(Exercise requirements): Collect every line from the rows below that contains the word "bottom", copying each such line in full.

.....

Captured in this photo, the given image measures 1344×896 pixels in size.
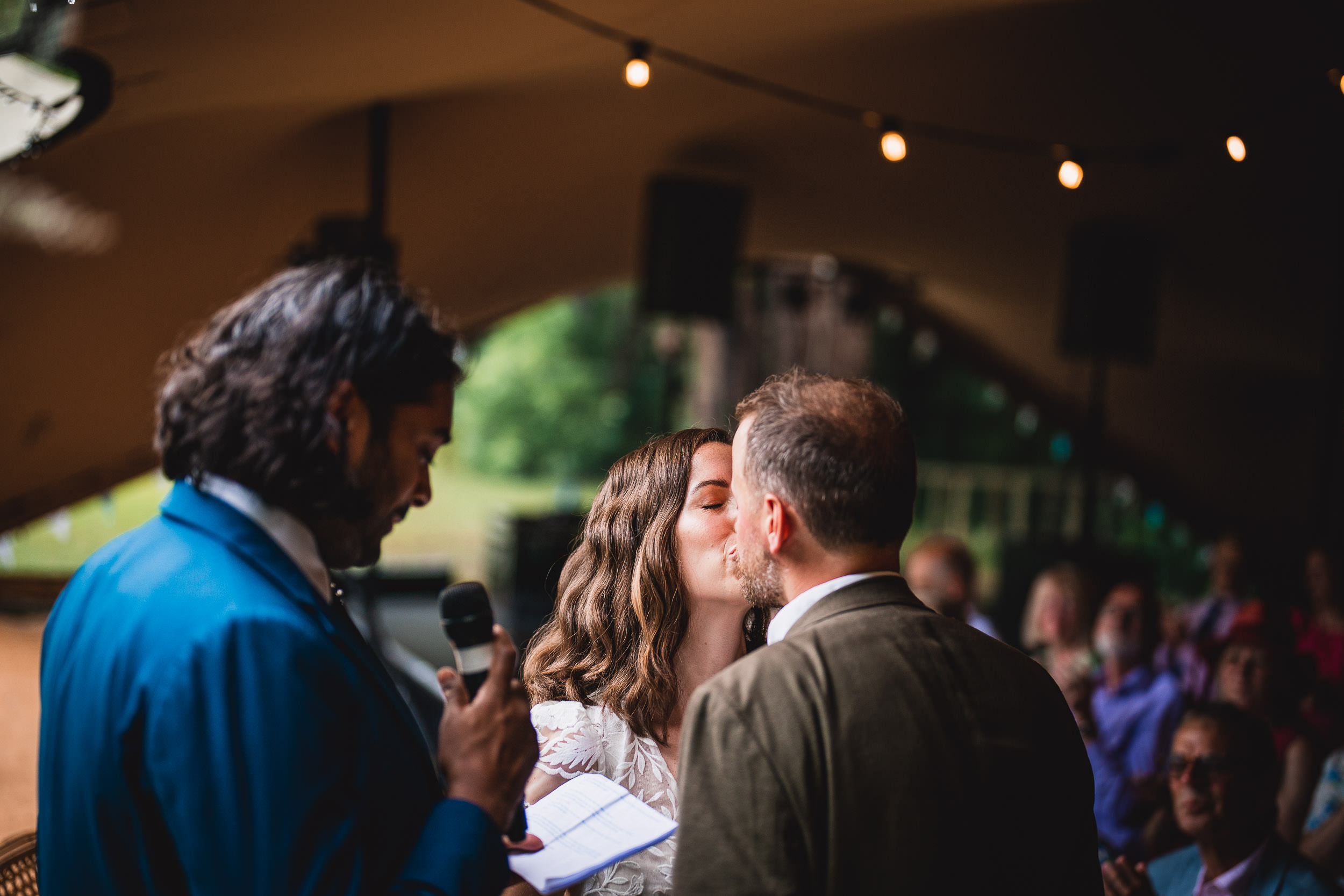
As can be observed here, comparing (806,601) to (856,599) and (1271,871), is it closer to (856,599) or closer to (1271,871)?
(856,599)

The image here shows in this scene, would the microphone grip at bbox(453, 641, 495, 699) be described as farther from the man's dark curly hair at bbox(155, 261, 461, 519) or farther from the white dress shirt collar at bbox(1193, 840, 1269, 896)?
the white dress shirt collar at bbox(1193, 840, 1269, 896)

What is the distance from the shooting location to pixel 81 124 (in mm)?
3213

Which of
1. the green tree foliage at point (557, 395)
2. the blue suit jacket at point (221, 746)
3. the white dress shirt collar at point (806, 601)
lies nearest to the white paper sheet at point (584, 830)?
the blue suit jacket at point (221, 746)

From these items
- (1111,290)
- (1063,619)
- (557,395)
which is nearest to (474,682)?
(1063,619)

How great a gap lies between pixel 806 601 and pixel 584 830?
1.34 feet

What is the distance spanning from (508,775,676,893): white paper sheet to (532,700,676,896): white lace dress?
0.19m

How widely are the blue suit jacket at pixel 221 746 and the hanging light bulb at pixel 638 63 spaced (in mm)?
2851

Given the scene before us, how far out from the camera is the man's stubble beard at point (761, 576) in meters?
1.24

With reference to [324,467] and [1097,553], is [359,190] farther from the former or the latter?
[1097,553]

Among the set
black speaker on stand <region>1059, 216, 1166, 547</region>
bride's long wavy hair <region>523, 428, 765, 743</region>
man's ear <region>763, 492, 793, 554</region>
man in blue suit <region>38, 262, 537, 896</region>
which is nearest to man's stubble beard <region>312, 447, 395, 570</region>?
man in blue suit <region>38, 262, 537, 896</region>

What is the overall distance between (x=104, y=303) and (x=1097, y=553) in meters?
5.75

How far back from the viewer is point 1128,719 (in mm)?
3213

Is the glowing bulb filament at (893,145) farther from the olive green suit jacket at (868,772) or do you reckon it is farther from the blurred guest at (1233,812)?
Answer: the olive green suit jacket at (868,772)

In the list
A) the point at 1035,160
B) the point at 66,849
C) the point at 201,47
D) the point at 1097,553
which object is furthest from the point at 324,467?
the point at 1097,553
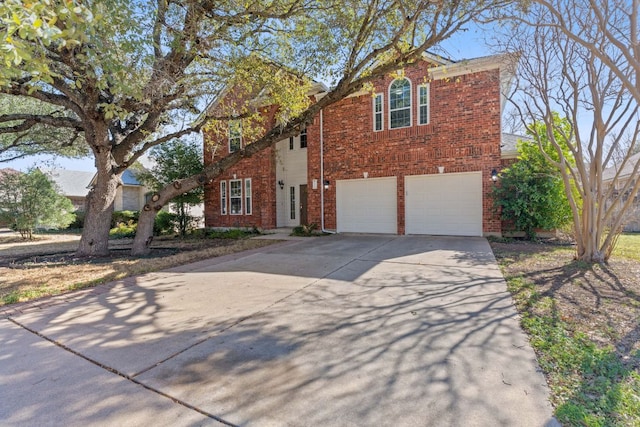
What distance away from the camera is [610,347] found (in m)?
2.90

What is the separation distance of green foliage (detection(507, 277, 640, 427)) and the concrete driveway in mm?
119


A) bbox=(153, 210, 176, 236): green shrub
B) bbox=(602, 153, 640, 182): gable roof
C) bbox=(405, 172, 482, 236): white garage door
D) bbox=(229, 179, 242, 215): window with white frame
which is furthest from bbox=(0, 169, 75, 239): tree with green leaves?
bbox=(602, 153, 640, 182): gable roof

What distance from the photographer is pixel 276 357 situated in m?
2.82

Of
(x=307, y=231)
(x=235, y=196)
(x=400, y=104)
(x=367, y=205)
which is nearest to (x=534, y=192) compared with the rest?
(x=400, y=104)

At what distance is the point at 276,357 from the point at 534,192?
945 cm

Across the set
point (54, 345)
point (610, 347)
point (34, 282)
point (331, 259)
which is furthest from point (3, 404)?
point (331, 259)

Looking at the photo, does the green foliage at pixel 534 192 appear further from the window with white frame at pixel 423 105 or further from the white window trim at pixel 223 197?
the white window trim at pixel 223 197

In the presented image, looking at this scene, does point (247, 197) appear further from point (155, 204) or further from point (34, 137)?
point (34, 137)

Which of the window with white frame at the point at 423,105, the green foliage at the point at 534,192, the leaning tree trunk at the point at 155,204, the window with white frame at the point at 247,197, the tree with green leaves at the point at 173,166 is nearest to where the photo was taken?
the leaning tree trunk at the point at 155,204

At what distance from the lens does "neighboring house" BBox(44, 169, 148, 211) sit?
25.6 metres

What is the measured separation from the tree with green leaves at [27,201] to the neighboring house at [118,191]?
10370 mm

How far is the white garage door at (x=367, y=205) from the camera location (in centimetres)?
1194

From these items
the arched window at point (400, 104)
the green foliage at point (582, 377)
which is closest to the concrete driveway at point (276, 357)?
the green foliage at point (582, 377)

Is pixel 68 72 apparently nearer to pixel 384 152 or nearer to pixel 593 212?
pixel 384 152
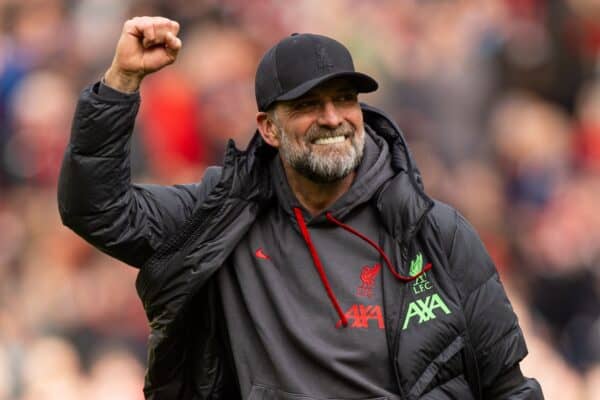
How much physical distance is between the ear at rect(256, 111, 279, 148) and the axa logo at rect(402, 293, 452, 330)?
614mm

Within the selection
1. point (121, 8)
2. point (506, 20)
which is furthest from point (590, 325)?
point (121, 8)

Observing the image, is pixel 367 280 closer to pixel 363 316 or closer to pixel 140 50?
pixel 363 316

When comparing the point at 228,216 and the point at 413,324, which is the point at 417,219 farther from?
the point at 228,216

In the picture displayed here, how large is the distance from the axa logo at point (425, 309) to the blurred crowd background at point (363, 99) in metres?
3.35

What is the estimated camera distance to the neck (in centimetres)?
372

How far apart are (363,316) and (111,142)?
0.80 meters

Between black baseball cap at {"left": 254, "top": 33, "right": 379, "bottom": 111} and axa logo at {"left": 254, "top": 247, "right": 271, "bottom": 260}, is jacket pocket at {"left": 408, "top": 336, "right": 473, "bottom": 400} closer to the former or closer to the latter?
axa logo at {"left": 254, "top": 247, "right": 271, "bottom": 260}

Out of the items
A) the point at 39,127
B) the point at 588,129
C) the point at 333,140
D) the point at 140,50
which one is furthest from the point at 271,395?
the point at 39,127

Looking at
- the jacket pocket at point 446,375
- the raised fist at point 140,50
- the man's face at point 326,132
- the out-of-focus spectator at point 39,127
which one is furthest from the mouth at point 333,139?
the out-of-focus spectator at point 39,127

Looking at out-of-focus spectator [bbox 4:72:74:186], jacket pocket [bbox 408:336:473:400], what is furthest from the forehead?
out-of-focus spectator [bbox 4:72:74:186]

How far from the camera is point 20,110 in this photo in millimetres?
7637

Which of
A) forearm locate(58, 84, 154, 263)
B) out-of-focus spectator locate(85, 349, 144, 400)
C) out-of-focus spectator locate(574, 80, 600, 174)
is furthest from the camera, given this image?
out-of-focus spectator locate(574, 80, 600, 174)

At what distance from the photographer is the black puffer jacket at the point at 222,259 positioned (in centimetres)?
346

.....

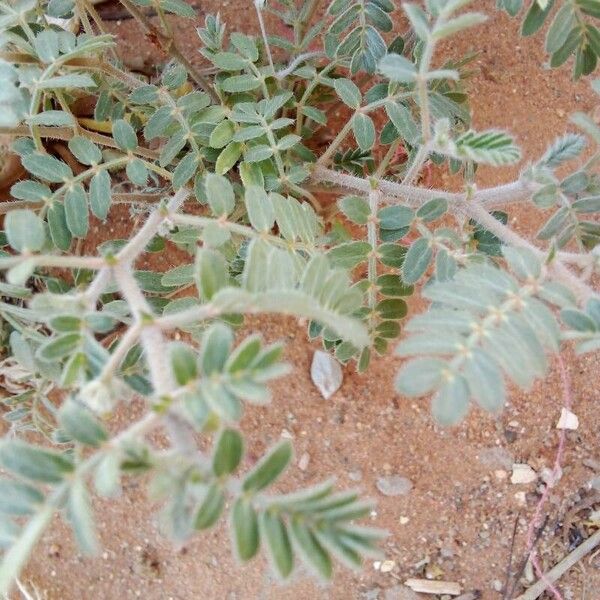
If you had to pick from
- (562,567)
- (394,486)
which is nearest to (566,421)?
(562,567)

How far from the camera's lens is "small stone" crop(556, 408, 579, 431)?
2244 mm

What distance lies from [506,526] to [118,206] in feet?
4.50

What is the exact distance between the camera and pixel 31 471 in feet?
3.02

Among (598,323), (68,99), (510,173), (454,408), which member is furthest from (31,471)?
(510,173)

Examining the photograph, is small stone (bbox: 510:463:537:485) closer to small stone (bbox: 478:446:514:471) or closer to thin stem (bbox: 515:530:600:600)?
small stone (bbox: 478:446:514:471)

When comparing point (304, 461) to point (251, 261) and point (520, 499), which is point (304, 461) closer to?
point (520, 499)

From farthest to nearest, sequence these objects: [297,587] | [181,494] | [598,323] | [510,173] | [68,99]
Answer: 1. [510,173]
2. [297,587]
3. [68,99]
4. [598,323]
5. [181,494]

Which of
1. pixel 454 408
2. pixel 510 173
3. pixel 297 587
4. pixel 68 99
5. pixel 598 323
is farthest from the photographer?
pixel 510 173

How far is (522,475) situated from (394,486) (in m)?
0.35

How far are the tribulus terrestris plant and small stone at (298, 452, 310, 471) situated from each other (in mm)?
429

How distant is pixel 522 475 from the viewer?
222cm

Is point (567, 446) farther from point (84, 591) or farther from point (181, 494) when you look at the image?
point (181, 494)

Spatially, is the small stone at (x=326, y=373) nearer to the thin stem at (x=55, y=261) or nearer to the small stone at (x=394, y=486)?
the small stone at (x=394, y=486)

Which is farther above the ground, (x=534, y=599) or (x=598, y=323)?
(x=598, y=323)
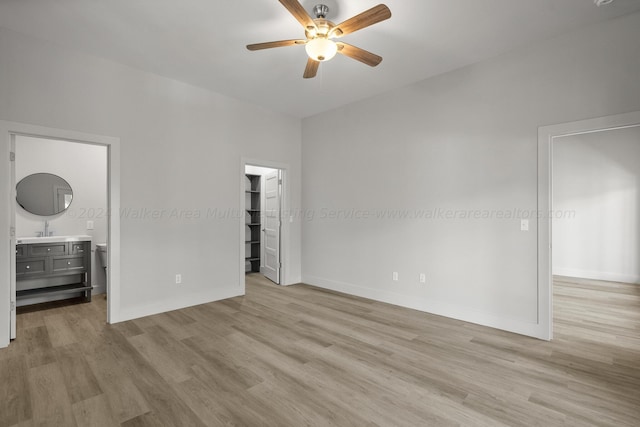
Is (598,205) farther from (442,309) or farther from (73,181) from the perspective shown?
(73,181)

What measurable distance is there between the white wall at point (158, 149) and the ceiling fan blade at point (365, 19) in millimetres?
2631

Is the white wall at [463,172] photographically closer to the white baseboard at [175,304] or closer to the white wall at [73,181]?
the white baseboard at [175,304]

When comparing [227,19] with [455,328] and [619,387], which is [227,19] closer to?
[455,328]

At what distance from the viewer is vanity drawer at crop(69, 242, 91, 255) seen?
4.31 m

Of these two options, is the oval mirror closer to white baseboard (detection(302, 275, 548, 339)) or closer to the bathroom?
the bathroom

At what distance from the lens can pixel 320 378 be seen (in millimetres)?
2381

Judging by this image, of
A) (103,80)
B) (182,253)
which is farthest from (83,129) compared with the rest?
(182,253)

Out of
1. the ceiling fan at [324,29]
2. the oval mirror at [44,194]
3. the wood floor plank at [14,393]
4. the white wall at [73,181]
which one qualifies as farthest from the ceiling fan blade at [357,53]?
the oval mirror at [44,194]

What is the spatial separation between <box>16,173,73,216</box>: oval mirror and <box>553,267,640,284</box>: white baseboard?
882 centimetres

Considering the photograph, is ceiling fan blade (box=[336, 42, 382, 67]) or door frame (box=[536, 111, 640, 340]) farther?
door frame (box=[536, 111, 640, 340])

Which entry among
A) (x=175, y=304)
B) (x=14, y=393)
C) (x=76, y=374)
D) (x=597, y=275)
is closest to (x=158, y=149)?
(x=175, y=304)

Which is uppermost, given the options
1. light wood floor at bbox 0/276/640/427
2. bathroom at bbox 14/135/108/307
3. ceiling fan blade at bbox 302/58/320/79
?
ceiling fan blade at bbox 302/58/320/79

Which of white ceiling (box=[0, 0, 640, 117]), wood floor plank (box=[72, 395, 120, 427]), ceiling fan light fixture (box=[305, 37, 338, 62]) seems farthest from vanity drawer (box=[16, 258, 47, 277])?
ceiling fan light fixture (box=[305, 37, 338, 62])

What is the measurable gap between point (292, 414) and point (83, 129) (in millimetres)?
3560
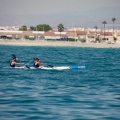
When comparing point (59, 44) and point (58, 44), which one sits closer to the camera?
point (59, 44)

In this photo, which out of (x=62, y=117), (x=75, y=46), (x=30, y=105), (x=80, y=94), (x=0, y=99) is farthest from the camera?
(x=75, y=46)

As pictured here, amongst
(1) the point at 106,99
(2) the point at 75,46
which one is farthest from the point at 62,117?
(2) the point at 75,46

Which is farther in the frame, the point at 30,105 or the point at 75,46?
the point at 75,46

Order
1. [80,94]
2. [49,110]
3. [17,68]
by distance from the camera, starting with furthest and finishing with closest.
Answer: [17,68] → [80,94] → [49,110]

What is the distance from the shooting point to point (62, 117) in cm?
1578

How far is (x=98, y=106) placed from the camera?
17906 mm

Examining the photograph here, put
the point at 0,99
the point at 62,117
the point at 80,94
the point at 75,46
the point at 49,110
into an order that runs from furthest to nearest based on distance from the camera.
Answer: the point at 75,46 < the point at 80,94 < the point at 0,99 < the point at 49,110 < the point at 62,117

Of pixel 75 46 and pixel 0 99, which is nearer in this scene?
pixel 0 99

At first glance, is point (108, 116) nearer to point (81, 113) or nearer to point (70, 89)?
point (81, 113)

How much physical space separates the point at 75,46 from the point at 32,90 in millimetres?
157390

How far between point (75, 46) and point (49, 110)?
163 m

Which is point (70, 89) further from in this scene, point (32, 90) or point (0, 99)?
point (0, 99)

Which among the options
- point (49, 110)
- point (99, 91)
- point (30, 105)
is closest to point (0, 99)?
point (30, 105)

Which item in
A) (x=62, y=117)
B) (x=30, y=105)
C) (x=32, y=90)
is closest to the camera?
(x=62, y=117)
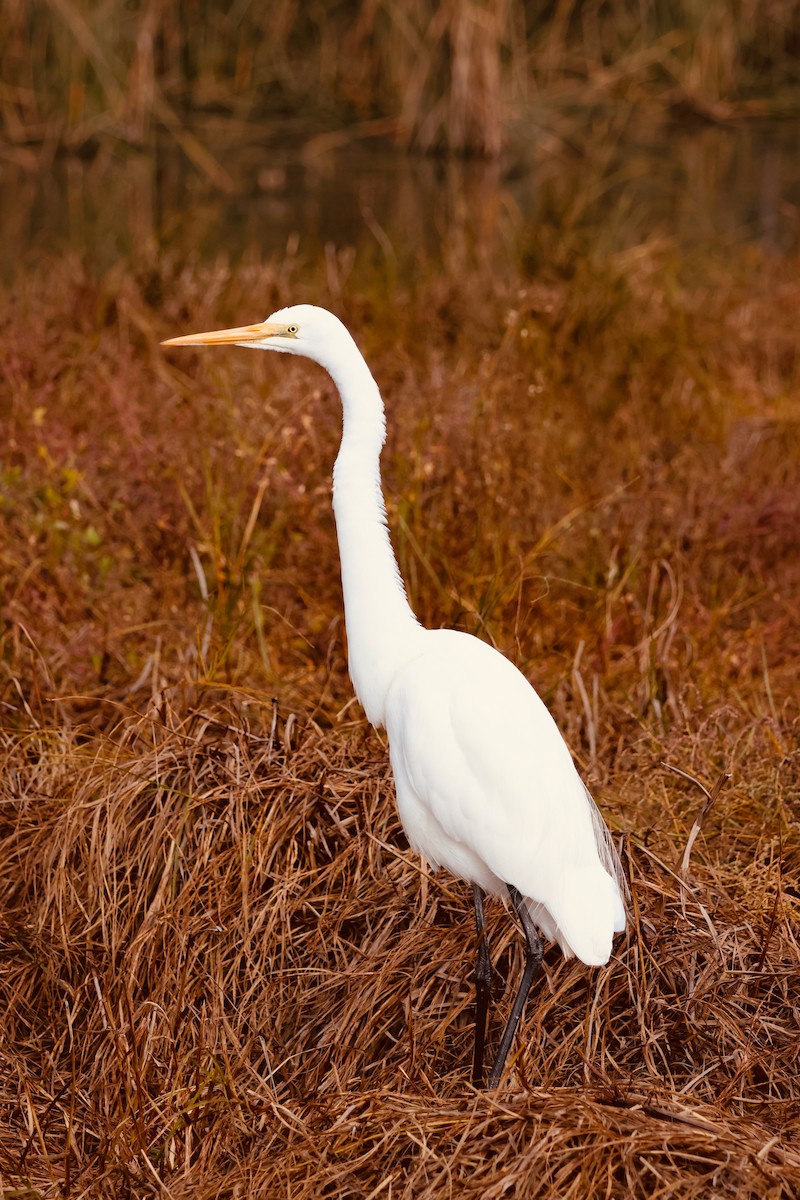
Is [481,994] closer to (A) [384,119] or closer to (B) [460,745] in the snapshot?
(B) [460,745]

.....

(Response to this task):
Between black baseball cap at {"left": 254, "top": 33, "right": 379, "bottom": 111} and axa logo at {"left": 254, "top": 247, "right": 271, "bottom": 260}, is jacket pocket at {"left": 408, "top": 336, "right": 473, "bottom": 400} closer to the former or closer to the latter?
axa logo at {"left": 254, "top": 247, "right": 271, "bottom": 260}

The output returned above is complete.